## Begin MATERIAL PROVIDED
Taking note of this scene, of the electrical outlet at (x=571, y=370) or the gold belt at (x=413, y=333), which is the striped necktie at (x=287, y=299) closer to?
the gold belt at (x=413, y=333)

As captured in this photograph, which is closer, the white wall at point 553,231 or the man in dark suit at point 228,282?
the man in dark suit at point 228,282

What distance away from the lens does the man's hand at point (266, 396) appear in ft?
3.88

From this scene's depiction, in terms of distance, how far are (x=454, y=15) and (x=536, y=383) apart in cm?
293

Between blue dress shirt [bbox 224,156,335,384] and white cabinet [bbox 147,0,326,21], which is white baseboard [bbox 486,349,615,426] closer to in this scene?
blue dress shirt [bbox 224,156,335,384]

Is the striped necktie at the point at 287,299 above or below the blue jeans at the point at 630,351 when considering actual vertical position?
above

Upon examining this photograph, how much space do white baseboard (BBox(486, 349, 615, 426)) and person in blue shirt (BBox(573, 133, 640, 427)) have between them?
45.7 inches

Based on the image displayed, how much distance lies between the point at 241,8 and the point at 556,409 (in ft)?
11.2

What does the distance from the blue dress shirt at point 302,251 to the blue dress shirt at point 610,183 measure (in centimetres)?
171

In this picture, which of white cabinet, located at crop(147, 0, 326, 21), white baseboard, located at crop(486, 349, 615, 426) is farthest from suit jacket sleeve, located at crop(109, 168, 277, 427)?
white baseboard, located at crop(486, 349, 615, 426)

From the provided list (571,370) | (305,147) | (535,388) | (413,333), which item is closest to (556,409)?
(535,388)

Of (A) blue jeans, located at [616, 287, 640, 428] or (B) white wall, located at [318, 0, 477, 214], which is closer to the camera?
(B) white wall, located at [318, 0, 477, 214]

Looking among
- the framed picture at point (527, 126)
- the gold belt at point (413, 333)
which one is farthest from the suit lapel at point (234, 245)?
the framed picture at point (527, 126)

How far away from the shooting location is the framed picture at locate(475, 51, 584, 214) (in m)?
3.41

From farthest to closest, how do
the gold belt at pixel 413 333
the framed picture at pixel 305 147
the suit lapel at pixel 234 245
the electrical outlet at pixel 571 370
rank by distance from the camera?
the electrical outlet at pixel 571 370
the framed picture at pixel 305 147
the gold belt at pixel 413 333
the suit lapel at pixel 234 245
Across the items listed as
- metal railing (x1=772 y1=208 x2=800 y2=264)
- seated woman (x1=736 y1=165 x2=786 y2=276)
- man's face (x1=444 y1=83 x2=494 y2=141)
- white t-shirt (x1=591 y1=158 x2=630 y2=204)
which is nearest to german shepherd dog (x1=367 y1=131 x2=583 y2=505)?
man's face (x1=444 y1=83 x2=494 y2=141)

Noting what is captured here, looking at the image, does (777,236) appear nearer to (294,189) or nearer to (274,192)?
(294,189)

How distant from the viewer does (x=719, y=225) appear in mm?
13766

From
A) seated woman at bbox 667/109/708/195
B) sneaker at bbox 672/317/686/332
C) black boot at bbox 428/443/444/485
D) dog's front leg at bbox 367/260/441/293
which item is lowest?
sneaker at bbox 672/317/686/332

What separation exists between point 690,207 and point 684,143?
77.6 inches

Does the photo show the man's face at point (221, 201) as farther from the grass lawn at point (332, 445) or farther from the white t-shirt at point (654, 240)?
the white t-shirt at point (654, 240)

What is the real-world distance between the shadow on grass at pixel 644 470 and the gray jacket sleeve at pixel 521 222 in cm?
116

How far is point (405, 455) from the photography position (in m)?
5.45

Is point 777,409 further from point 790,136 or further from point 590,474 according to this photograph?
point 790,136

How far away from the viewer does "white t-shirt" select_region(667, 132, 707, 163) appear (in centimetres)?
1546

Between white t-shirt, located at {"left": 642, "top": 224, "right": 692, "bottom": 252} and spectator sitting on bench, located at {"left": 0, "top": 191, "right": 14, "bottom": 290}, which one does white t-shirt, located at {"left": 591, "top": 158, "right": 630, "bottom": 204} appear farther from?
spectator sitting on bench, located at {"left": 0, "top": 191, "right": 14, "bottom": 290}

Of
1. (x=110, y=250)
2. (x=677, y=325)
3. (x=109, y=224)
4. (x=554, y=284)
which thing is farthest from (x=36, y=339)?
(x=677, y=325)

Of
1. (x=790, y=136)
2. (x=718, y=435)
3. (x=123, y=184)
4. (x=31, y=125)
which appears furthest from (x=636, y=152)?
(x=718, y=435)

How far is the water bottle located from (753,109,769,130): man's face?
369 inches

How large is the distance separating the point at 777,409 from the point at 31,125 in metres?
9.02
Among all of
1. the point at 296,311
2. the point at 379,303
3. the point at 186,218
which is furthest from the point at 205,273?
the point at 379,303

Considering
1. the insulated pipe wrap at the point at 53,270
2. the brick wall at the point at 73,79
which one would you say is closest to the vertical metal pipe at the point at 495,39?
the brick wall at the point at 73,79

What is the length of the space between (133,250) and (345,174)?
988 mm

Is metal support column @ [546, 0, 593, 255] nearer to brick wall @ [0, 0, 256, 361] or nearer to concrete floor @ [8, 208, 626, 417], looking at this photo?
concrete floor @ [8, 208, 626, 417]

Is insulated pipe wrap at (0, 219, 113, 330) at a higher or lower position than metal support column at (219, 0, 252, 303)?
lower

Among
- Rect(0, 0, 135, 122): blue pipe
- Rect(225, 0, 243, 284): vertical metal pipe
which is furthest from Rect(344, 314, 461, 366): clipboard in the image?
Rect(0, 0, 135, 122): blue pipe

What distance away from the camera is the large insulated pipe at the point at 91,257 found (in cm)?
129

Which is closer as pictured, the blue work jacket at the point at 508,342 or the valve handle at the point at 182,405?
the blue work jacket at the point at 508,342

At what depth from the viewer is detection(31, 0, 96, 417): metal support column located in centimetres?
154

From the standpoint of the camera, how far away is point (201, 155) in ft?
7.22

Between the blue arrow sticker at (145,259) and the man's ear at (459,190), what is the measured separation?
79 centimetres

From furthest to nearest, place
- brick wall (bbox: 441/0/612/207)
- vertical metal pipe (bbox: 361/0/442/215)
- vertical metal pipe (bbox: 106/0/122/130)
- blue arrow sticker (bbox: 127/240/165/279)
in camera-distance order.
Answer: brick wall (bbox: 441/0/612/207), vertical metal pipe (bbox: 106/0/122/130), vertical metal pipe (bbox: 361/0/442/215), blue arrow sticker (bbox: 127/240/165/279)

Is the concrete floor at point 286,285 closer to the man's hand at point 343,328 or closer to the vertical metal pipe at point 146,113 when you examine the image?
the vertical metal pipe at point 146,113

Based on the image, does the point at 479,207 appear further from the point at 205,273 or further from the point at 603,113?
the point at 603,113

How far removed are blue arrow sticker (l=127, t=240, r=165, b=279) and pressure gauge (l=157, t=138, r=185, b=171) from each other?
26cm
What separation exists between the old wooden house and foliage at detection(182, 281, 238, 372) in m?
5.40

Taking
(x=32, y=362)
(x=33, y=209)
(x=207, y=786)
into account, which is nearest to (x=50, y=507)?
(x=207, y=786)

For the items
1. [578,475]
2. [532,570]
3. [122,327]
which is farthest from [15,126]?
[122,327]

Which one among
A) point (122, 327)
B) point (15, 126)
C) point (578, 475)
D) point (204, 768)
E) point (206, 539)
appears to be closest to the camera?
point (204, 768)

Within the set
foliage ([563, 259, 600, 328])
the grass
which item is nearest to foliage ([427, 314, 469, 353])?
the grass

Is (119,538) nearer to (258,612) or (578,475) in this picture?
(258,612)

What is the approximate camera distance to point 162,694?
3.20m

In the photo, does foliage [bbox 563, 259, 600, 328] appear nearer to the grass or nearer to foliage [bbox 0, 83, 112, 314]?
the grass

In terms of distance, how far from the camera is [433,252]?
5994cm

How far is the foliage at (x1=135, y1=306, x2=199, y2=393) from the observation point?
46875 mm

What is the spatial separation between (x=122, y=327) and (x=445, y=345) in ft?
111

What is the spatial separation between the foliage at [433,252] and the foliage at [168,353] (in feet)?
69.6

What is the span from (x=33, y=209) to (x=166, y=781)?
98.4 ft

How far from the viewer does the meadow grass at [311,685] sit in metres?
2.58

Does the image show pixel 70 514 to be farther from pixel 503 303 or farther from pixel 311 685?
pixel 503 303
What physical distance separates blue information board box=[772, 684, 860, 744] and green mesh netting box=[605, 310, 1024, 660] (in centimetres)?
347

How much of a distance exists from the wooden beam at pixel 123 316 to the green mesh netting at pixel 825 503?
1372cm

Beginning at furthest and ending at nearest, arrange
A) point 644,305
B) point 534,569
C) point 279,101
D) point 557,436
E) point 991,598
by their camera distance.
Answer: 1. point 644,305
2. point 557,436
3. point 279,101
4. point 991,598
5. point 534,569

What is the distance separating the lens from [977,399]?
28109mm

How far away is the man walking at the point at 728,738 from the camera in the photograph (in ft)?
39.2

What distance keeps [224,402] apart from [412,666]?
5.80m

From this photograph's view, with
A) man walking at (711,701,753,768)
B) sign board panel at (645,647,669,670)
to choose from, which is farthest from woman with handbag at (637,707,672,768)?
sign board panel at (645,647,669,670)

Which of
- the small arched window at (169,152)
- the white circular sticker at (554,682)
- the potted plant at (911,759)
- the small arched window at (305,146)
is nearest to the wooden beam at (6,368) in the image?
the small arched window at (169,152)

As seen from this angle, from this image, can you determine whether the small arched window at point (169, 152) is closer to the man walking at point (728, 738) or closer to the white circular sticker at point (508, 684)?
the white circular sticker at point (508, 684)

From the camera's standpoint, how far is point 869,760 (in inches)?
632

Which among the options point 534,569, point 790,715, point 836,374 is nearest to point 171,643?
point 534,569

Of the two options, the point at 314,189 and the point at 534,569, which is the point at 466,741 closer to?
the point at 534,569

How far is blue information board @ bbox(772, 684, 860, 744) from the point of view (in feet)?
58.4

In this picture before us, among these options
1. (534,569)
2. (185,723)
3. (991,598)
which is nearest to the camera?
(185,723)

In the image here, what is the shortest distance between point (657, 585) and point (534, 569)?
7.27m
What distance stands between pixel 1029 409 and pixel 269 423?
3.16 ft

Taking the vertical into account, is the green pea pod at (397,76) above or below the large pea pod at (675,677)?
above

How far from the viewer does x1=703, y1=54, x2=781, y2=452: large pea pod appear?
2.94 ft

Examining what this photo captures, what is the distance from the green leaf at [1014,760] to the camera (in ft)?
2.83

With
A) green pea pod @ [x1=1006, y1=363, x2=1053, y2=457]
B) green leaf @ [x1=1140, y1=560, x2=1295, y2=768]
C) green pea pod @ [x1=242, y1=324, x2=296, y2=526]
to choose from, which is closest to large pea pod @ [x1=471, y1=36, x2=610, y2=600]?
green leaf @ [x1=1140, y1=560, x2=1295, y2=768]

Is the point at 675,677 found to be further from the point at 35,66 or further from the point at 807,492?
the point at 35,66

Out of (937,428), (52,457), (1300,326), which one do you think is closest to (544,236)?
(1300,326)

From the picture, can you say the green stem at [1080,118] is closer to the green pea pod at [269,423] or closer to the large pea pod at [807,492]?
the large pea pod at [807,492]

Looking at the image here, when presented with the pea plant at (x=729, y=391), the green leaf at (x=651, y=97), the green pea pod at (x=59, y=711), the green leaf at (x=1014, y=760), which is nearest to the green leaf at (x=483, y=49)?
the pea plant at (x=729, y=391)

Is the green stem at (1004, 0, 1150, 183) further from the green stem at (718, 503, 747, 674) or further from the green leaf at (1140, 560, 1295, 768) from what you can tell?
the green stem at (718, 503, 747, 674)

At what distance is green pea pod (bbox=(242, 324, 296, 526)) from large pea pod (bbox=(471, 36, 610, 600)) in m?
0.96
## End MATERIAL PROVIDED
→ **EXERCISE INSTRUCTIONS**
Render the part of the records that opens with the line containing "Taking the vertical" and runs through the end of the records as a JSON list of strings, one string per line, leaving out blank lines.

→ **WRITTEN SOLUTION**
[
  "Taking the vertical into account, is the green pea pod at (397,76) above or below the large pea pod at (675,677)?",
  "above",
  "How far from the viewer does x1=703, y1=54, x2=781, y2=452: large pea pod appear?",
  "2.94 ft",
  "Examining what this photo captures, what is the distance from the green leaf at [1014,760] to the camera (in ft)?",
  "2.83",
  "With",
  "A) green pea pod @ [x1=1006, y1=363, x2=1053, y2=457]",
  "B) green leaf @ [x1=1140, y1=560, x2=1295, y2=768]",
  "C) green pea pod @ [x1=242, y1=324, x2=296, y2=526]",
  "to choose from, which is closest to large pea pod @ [x1=471, y1=36, x2=610, y2=600]?",
  "green leaf @ [x1=1140, y1=560, x2=1295, y2=768]",
  "Is the point at 675,677 found to be further from the point at 35,66 or further from the point at 807,492?",
  "the point at 35,66",
  "Out of (937,428), (52,457), (1300,326), which one do you think is closest to (544,236)?",
  "(1300,326)",
  "From the picture, can you say the green stem at [1080,118] is closer to the green pea pod at [269,423] or closer to the large pea pod at [807,492]?",
  "the large pea pod at [807,492]",
  "Looking at the image here, when presented with the pea plant at (x=729, y=391), the green leaf at (x=651, y=97), the green pea pod at (x=59, y=711), the green leaf at (x=1014, y=760), which is nearest to the green leaf at (x=483, y=49)?",
  "the pea plant at (x=729, y=391)",
  "Is the green stem at (1004, 0, 1150, 183) further from the green stem at (718, 503, 747, 674) or further from the green leaf at (1140, 560, 1295, 768) from what you can tell?",
  "the green stem at (718, 503, 747, 674)",
  "At what distance is green pea pod (bbox=(242, 324, 296, 526)) from large pea pod (bbox=(471, 36, 610, 600)) in m?",
  "0.96"
]